16. It is relevant to mention that in Shalini Shyam Shetty v. Rajendra Shankar Patil (2010) 8 SCC 329 with regard to the limitations of the High Court to exercise its jurisdiction Under Article 227, it was held in para 49 that: (SCC p. 348) "49. (m)...The power of interference Under [Article 227] is to be kept to the minimum to ensure that the wheel of justice does not come to a halt and the fountain of justice remains pure and unpolluted in order to maintain public confidence in the functioning of the tribunals and courts subordinate to the High Court."
It was also held that: (SCC p. 347, para 49) "49. (c) High Courts cannot, at the drop of a hat, in exercise of its power of superintendence Under Article 227 of the Constitution, interfere with the orders of tribunals or courts inferior to it. Nor can it, in exercise of this power, act as a court of appeal over the orders of the court or tribunal subordinate to it."
14. Emphasizing that while exercising jurisdiction Under Articles 226 and/or 227 of the Constitution of India, Courts are to keep in view the goals set out in the Preamble and in Part IV of the Constitution while construing social welfare legislations, in Harjinder Singh v. Punjab State Warehousing Corporation (2010) 3 SCC 192, this Court has held as under:
"21. Before concluding, we consider it necessary to observe that while exercising jurisdiction Under Articles 226 and/or 227 of the Constitution
in matters like the present one, the High Courts are duty-bound to keep in mind that the Industrial Disputes Act and other similar legislative instruments are social welfare legislations and the same are required to be interpreted keeping in view the goals set out in the Preamble of the Constitution and the provisions contained in Part IV thereof in general and Articles 38, 39(a) to (e),43 and 43-A in particular, which mandate that the State should secure a social order for the promotion of welfare of the people, ensure equality between men and women and equitable distribution of material resources of the community to subserve the common good and also ensure that the workers get their dues. More than 41 years ago, Gajendragadkar, J. opined that:
"10...The concept of social and economic justice is a living concept of revolutionary import; it gives sustenance to the rule of law and meaning and significance to the ideal of welfare State.
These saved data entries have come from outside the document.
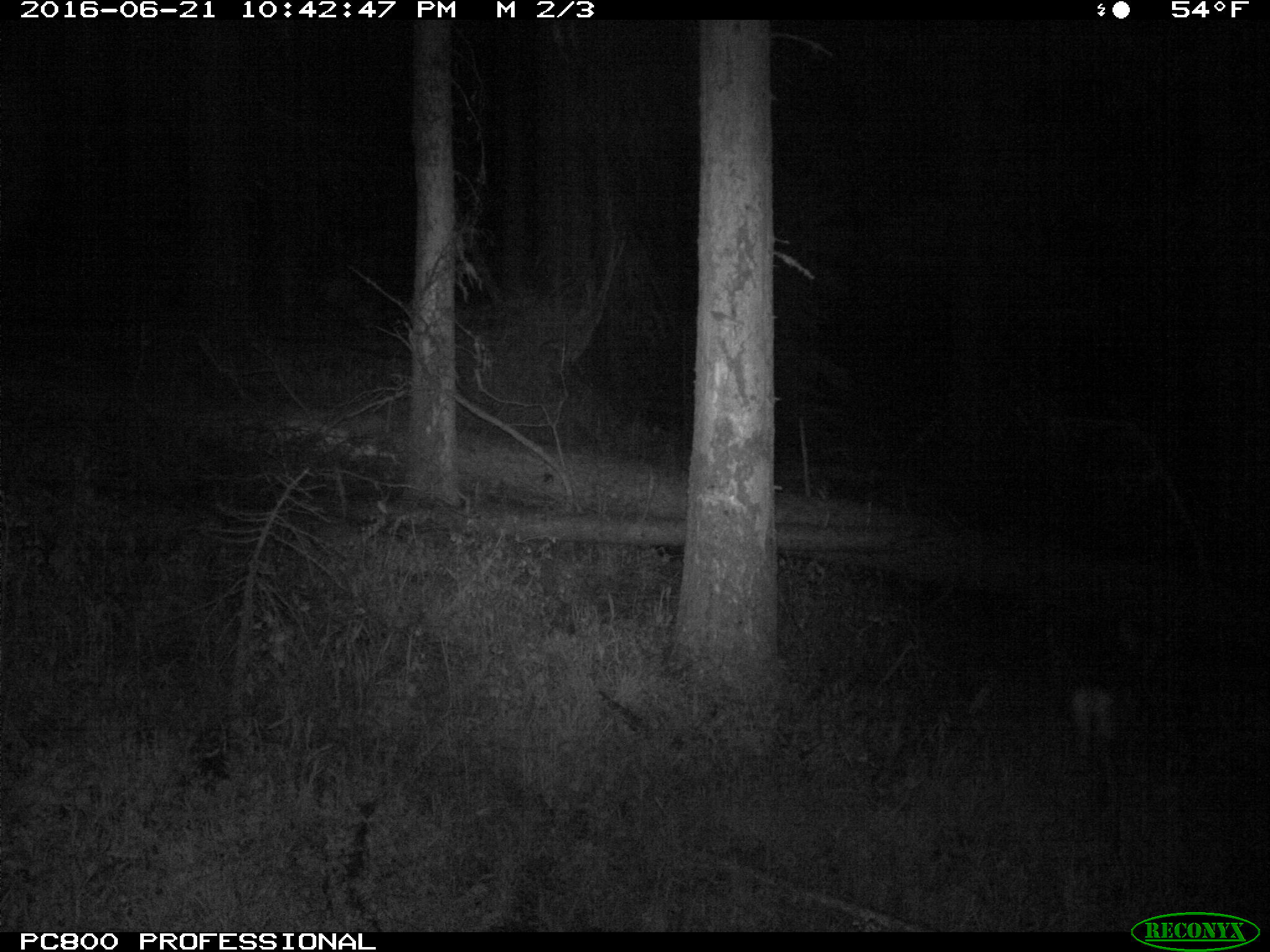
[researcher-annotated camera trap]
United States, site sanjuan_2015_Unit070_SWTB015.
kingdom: Animalia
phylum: Chordata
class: Mammalia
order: Artiodactyla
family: Cervidae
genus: Odocoileus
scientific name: Odocoileus hemionus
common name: mule deer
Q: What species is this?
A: Odocoileus hemionus (mule deer).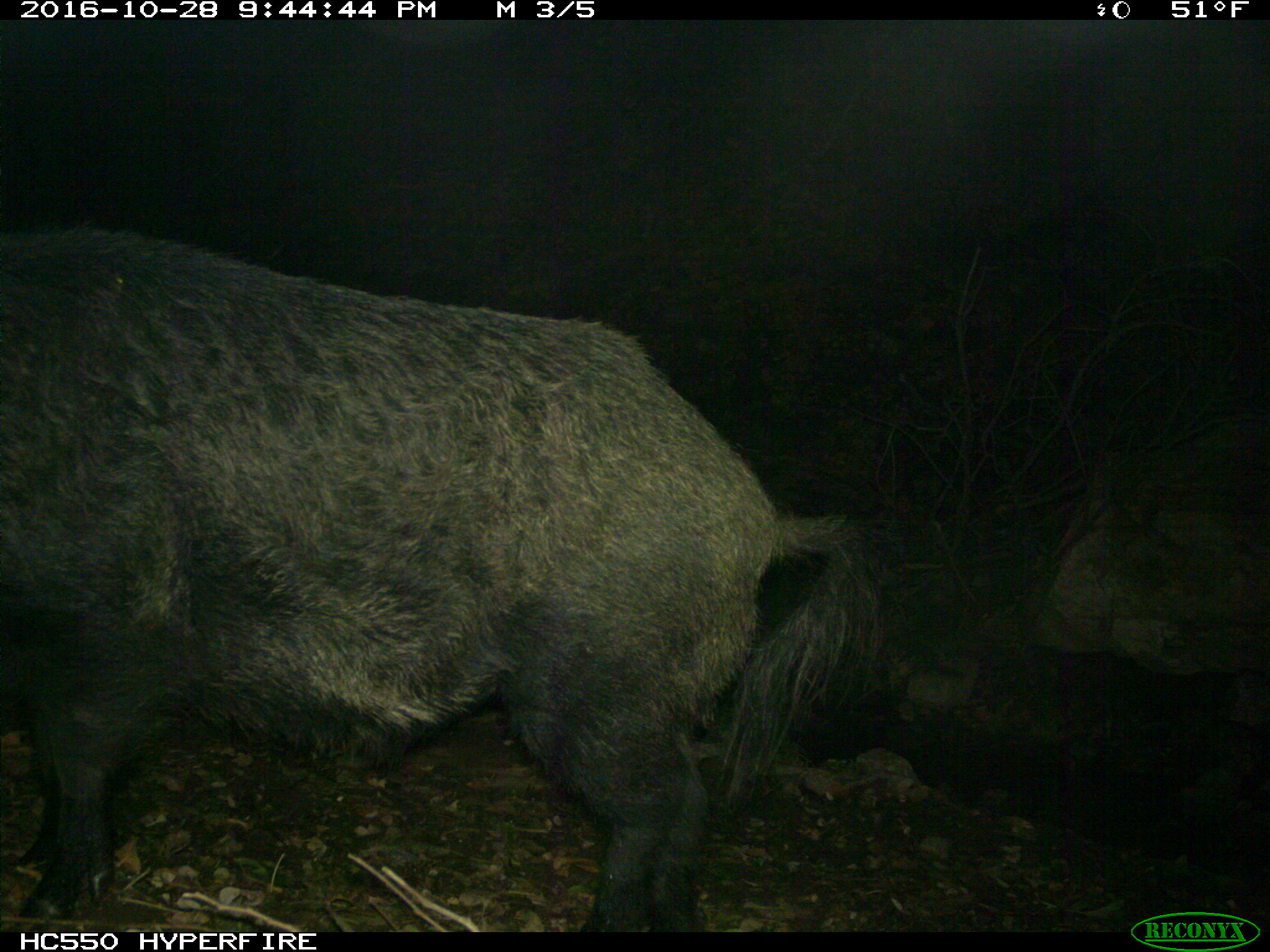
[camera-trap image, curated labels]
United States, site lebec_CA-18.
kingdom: Animalia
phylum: Chordata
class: Mammalia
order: Artiodactyla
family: Suidae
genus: Sus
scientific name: Sus scrofa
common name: wild boar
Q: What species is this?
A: Sus scrofa (wild boar).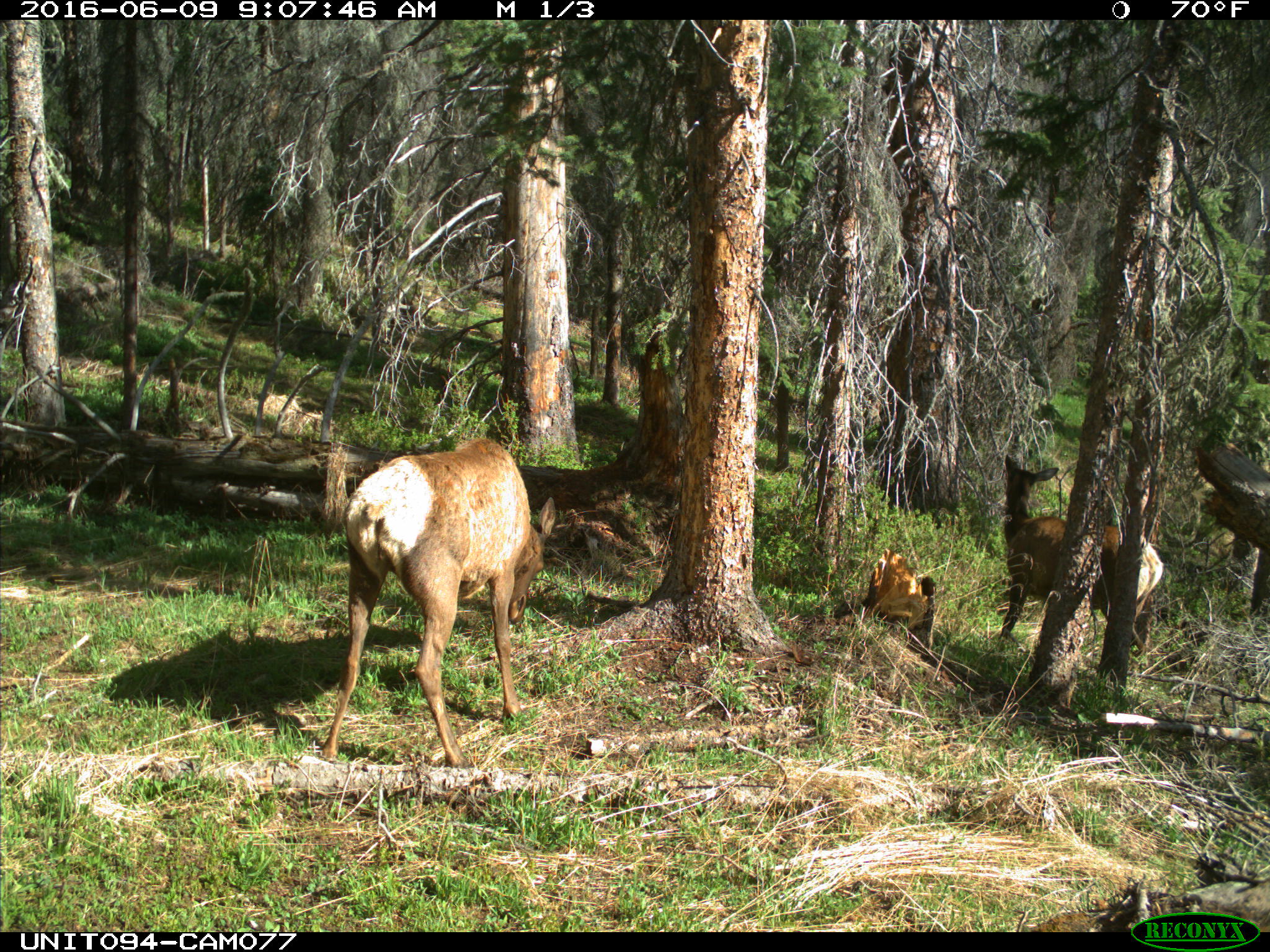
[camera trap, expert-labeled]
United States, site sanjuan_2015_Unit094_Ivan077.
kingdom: Animalia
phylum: Chordata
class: Mammalia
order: Artiodactyla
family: Cervidae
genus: Cervus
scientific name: Cervus elaphus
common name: red deer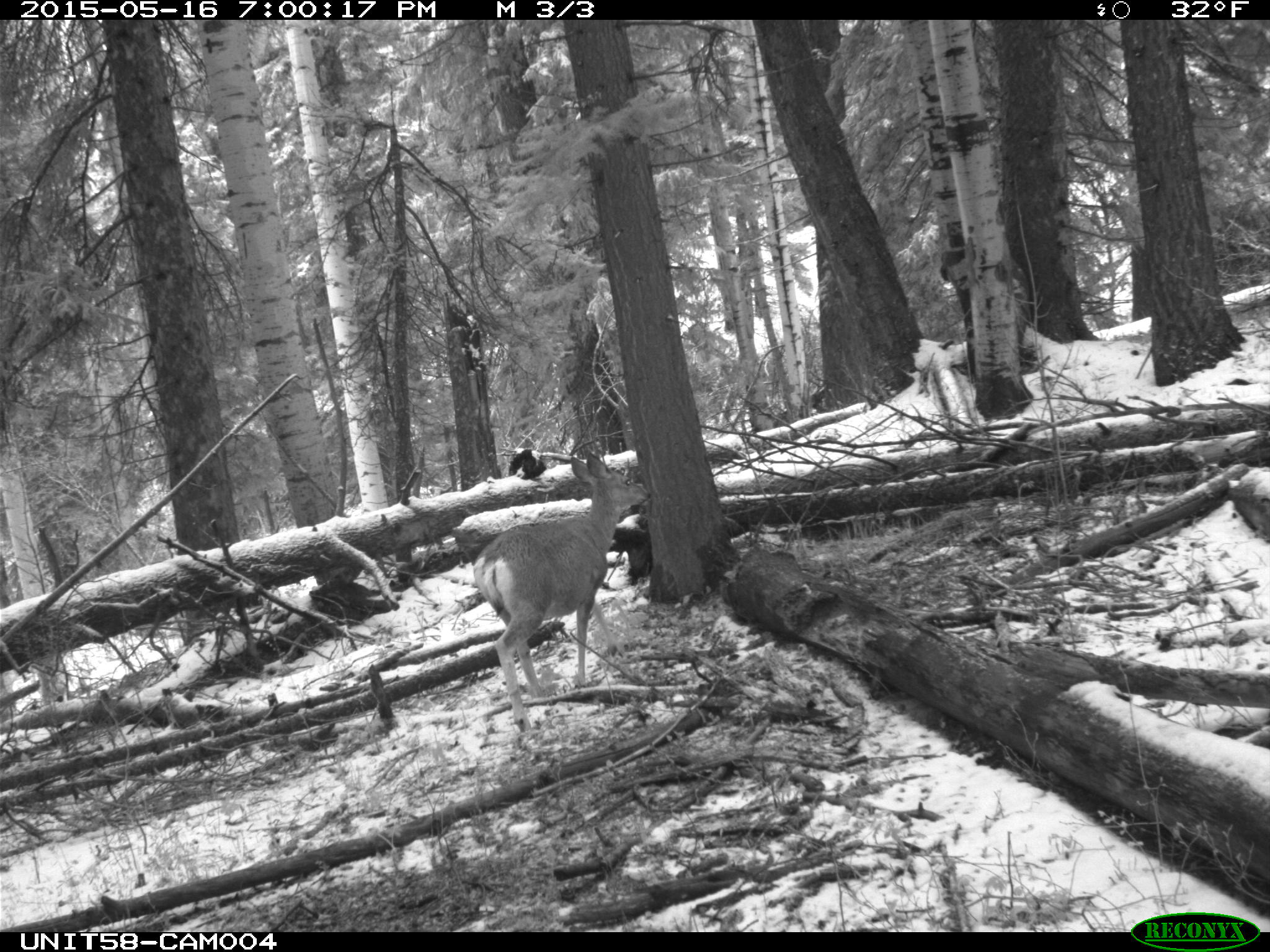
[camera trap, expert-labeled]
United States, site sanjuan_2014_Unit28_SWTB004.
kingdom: Animalia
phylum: Chordata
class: Mammalia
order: Artiodactyla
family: Cervidae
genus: Odocoileus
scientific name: Odocoileus hemionus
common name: mule deer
Odocoileus hemionus (mule deer).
(State of Mysore v. Workers of Gold
Mines MANU/SC/0110/1958: AIR 1958 SC 923 at page
928 para 10)"
15. Once the Labour Court has exercised the discretion judicially, the High Court can interfere with the award, only if it is satisfied that the award of the Labour Court is vitiated by any fundamental flaws. We do not find that the award passed by the Labour Court suffers from any such flaws. While interfering with the award of the Labour Court, the High Court did not keep in view the parameters laid down by this Court for exercise of jurisdiction by the High Court Under Articles 226 and/or 227 of the Constitution of India and the impugned judgment cannot be sustained.
12. The findings of the Labour Court does not suffer from any error of law or error apparent on the record which requires this Court's interference. In view of the same, there is no warrant for interfering with the impugned award passed by the Labour Court.
The petition is devoid of merit and the same is accordingly dismissed.